#### [Exercise set]
• a. In the Drummond financing release, how many subscription receipts of Drummond were issued in the private placement?
• b. Pick up the Drummond financing release right after its final sentence and keep writing it.

#### [Provided text]
◆ ◆ ◆

Subject: News Release for Dissemination
PDF Document
File: Attachment PRESS Drummond Announcing Closing of Financing - Final.pdf
DRUMMOND VENTURES ANNOUNCES CLOSING OF CONCURRENT FINANCING FOR GROSS
PROCEEDS OF OVER US$60 MILLION
Not for distribution to United States newswire services or for
dissemination in the United States.
Vancouver, British Columbia, April 2, 2026, Drummond Ventures Corp. (TSXV: DVX.P) ("Drummond")
and Toro Silver Corp. ("Toro") are pleased to announce that that in connection with the proposed business
combination of Drummond and Toro (the "Proposed Transaction") they have closed a non-brokered
private placement (the "Private Placement") of an aggregate of 43,056,756 subscription receipts (each, a
"Subscription Receipt") at a purchase price of US$1.40 per Subscription Receipts raising aggregate gross
proceeds of US$60,279,458. The Private Placement consisted in the issuance of 41,253,756 Subscription
Receipts of Toro (each, a "Toro Subscription Receipt") and 1,803,000 Subscription Receipts of
Drummond (each, a "Drummond Subscription Receipt"), at the same issue price. Each Toro Subscription
Receipt will, upon satisfaction of certain escrow release conditions, be converted into one common share
of Toro, which will immediately be exchanged for one post-consolidation common share of Drummond (a
"Resulting Issuer Share") on completion of the Proposed Transaction. Each Drummond Subscription
Receipt will, upon completion of the Proposed Transaction, be converted into one Resulting Issuer Share.

◆ ◆ ◆

#### [Data]
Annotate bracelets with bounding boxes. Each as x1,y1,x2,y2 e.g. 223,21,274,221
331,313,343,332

◆ ◆ ◆

#### [Exercise results]
• a. 1,803,000

• b.
As previously announced in the press release of Drummond dated March 20, 2026, Drummond and Toro
have received the conditional approval of the TSX Venture Exchange (the "Exchange") to the Proposed
Transaction. The completion of the Private Placement was a condition to the closing of the Proposed
Transaction. The Proposed Transaction will constitute Drummond's Qualifying Transaction, as such term
is defined in Policy 2.4 Capital Pool Companies ("Policy 2.4") of the Exchange. Upon completion of the
Proposed Transaction, Drummond will be renamed "Mackay Gold & Silver Corp." (the "Resulting Issuer")
and will commence trading under the symbol TSX.V: MACK. Based on current guidance and pending
satisfaction of all remaining conditions and Exchange approval, the Resulting Issuer is anticipated to
commence trading on or about mid-April.
Details on the Private Placement
The proceeds of the Private Placement are being held in escrow by Odyssey Trust Company ("Odyssey"),
as subscription receipt agent pursuant to the terms of subscription receipt agreements dated April 1, 2026
(the "Subscription Receipt Agreements") entered into with Odyssey and each of Drummond and Toro.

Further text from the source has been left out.